What about all that other information in the verbose Alloy output? The clauses and non-primary variables? These are a consequence of some additional work we need to do to get our Boolean spec into the SAT solver-friendly format known as Conjunctive Normal Form (CNF).
A formula in CNF is the conjunction of a set of clauses, where each
clause is the disjunction of some number of variables, each of which may or may not be negated. In order to get our
formula in CNF, then, we have to to remove anything that isn't or,
and, or not. We also have to move things around so that the whole formula is a conjunction
of disjunctions. There are a variety of logical equivalences we can use to make this transformation, but in practice
doing repeated transformations of the entire formula is quite inefficient, both space-wise and time-wise. For example,
consider trying to transform a disjunction of n conjunctions to CNF.
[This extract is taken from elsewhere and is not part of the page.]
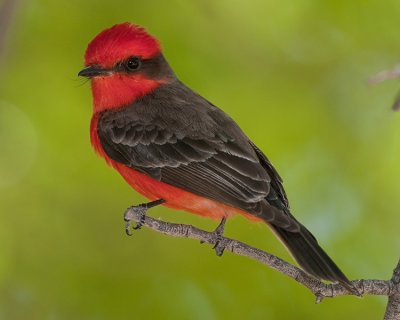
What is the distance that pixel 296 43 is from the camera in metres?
6.06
(F1 and G1) or ... or (Fn and Gn)
The distributive laws of Boolean logic guarantee that (P and Q) or R is equivalent to (P or R) and (Q or R), so we can start like so:
(F1 or ((F2 and G2) or ... or (Fn and Gn)) and (G1 or ((F2 and G2) or ... or (Fn and Gn))
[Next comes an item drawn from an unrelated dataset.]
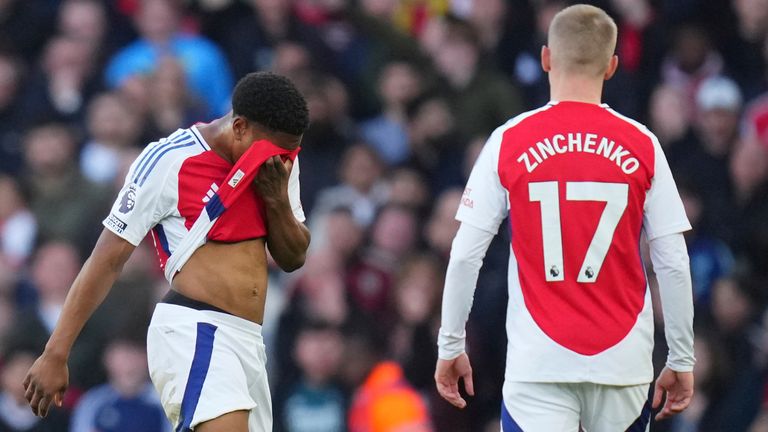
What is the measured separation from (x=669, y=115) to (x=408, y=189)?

But now we need to straighten out the second disjunct of both conjuncts, creating 4 new clauses, each of which needs more rearranging (which will give us 8 new clauses to fix). Ultimately, we generate a number of clauses that is exponential in n, which is pretty dismal.
Alloy solves this problem by introducing some extra variables. In addition to having variables that directly describe the relations in any instance, Alloy adds variables that represent entire subformulas of the Boolean formula. In our example above with the F's and G's, Alloy would add n extra variables V1,...Vn, where Vi stands for the whole subformula Fi and Gi. To encode the equivalence of Vi and Fi and Gi, Alloy introduces just three more clauses for each i:
2 clauses to encode V implies F and G:
(not Vi or Fi) and (not Vi or Gi)
1 clause to encode F and G implies V:
not Fi or not Gi or Vi
The final CNF formula is the conjunction of the disjunction of V1, V2, ..., Vn, with the 3n additional constraints which relate the original conjuncts to the V variables. That is, we've created a number of new constraints which is linearly related to the original number of constraints n. It is these extra V variables, and the clauses created using them, which accounts for the large numbers of vars and clauses Alloy generates even for small specifications.